Dr Andrew Edney Bursaries – Interview with Clarke Reynolds

Meet the third of this year’s recipients of The Arts Society South Downs Dr Andrew Edney Bursaries, artist Clarke Reynolds . The Bursaries of up to £500 are awarded each year to Outside In artists resident in Sussex and Hampshire to support artists’ practice and development and will be available to apply for until 2029. The two other recipients this year are artists Julia Fry  and Andrea Mindel

Clarke with his artwork

When did you start making art?

For me my journey began when I was very young – my mum always said I could draw before I could walk. From the age of eight all I ever wanted to be was an artist. Unfortunately I had bad kidneys in my teens so never finished school but I’m a fighter and ten years later I gained a degree in model making and was a dental model maker until I started to lose my sight.

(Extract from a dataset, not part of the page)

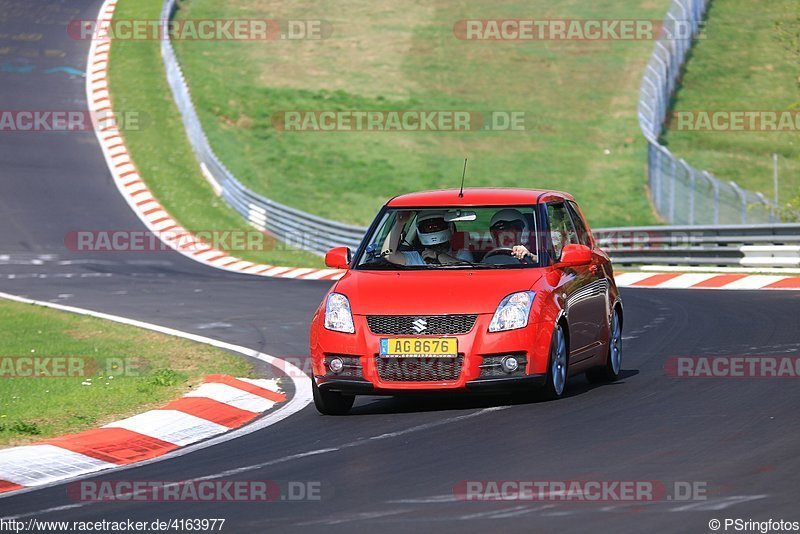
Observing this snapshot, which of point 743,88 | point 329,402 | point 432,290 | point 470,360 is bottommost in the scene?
point 329,402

Now art for me has helped me deal with losing my sight so art for me is my life and no matter my sight loss art is all I ever wanted to do.

How would you describe your work?

My art has changed a lot over the past six years but one thing has always stayed constant – the use of dots – and now those dots mean something as I use Braille as my art practice. I use the power of words as words are important to someone who is visually impaired by taking the description of how we say the word and use the Braille dot to host the meaning. By playing around with size, colour and medium of the dot my aim is to show the beauty in the design of Braille though my art –  getting people to ask questions be involved in the art and hopefully learn Braille through my art.

Why and when did you join Outside In?

When I moved back to Portsmouth from Kent I wanted to see if there was an art organisation near me that helped visually impaired people with art that I could join.Outside In came top of the search  as I was looking at disability arts. That was just over three years ago. What draw me to it was the opportunity to create a free art gallery, put my name out there as an artist.

How would you describe your journey with the charity?

It has been amazing. Without their help I wouldn’t be receiving the accolades I am now. It started when I applied for a Share Art talk at Fabrica gallery over two years ago. I spoke about a recent residency, talking about sound inspiring my work and from that they offered me to be artist of the month and I’ve not looked back, doing share art at Pallant House on numerous times and becoming ambassador last year, as I’m always promoting them to other art connections I have made. The Step Up course really changed my artistic practice to what I’m doing today. Being able to print Braille in Ditchling Museum of Arts was mind blowing and it proved my theory that Braille is beautiful in design. Outside In staff have always been on the end of phone and since COVID an email away, and for me that is amazing and now to be recipient of this bursary shows I’m heading in the right direction as an artist.

Clarke with his posters as featured in “We Believe”, Portsmouth

What has been your standout moment as an artist so far?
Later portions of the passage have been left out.